PROBLEMS TO WORK ON.
A. Reproduce everything in the back-sweetening thread from "go by intuition..AND" down to "(Apr 15, 2010)".
B. Translate this sentence from the back-sweetening thread into Spanish: "Another reason to wait, like Al says, is to make sure that fermentation doesn't restart."
C. In the back-sweetening thread, how long does AlFulchino recommend letting the wine sit after sweetening?

* START SOURCE EXTRACT *

# back sweetening



## appleweld (Apr 14, 2010)

im unclear on the backsweetening process. do i ferment till dry, then stabalize with k-meta and k-sorbate, then back sweeten to taste, then filter? or filter first? what is the proper order? also, i still need some help on the grapefruit acid level question. thanks in advance.


----------



## AlFulchino (Apr 14, 2010)

i dont know about the grapefruit...never have made that

typically when you sweeten after a wine had been brought to a level drier than you wish, you would stabilize and add your sugar...some use glycerin which gives you a sweet illusion ( bad word)

make sure your sugar is fully dissolved......

i would rack off all your sediment first...stabilize....sweeten..let sit for 10 or more days to make sure you really like what you have done...and filter prior to bottling

***

if you know what you are shooting for ...then skip the ferment till dry...stop at the sg you like...stabilize and filter


----------



## ArdenS (Apr 14, 2010)

Another reason to wait, like Al says, is to make sure that fermentation doesn't restart. Having fermentation restart in the bottles can get nasty.


----------



## AlFulchino (Apr 14, 2010)

right Arden...and i should have made it clear when i said stabilize that i was including the need to add sorbate..thanks for making your post!


----------



## appleweld (Apr 14, 2010)

im interested in sweetenen a stawberry wine with a holland house daquiry mix. is this possible or just nuts?


----------



## AlFulchino (Apr 14, 2010)

i would never say nuts to anything until you try it and it fails and you repeat it....THAt would be nuts

go by intuition..AND by measurements so that you can repeat success and alter what you are doing in an orderly fashion


----------



## vcasey (Apr 15, 2010)

and don't forget to record what you do so if you succeed and you like this wine you can make it again


----------



## appleweld (May 6, 2010)

* END SOURCE EXTRACT *
* START DATASET EXCERPT *

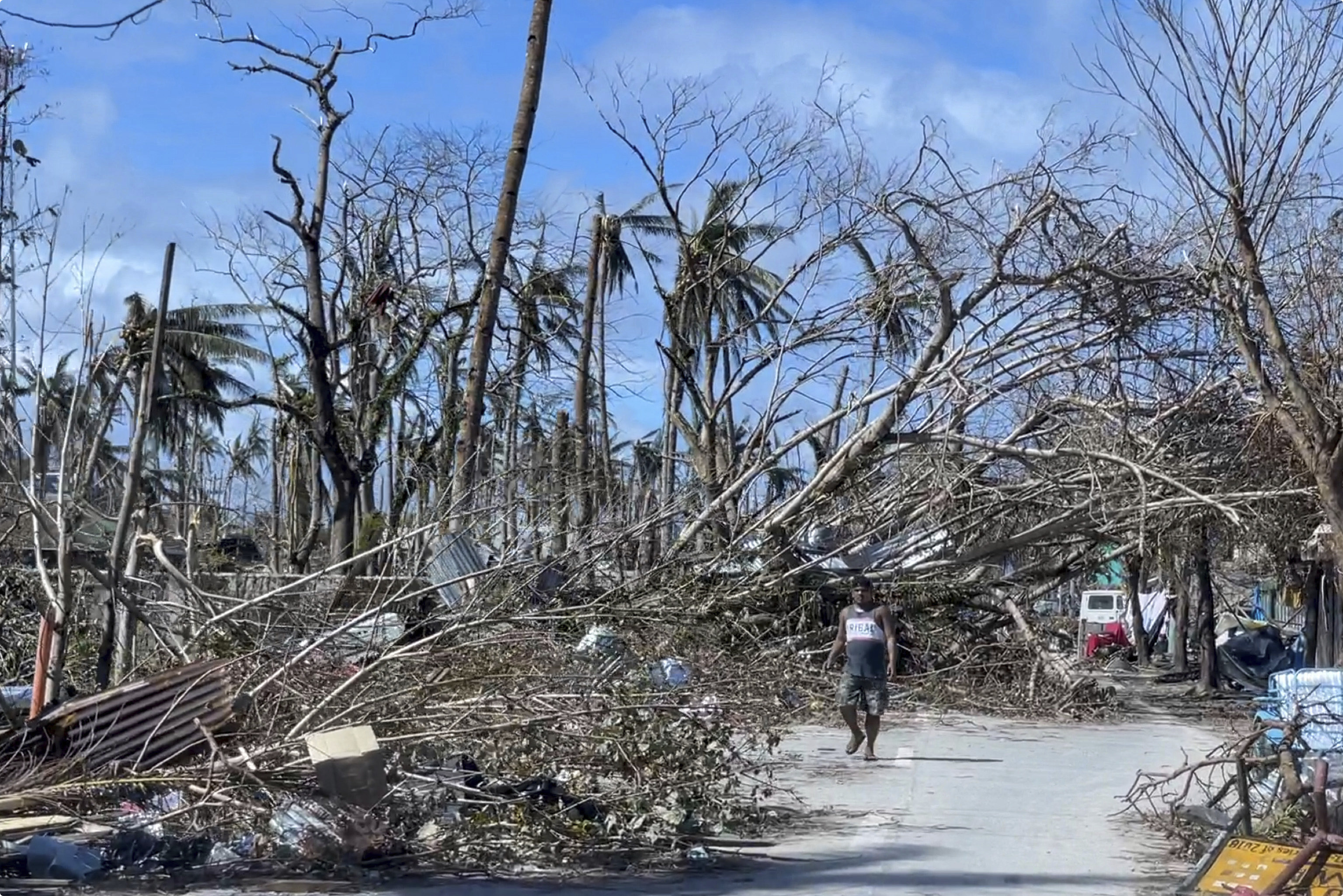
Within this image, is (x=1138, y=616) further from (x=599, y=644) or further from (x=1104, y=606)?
(x=599, y=644)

* END DATASET EXCERPT *

LIST OF SOLUTIONS.
A.
go by intuition..AND by measurements so that you can repeat success and alter what you are doing in an orderly fashion


----------



## vcasey (Apr 15, 2010)

B. Otra razón para esperar, como dice Al, es asegurarse de que la fermentación no se reinicie.

C. For 10 or more days.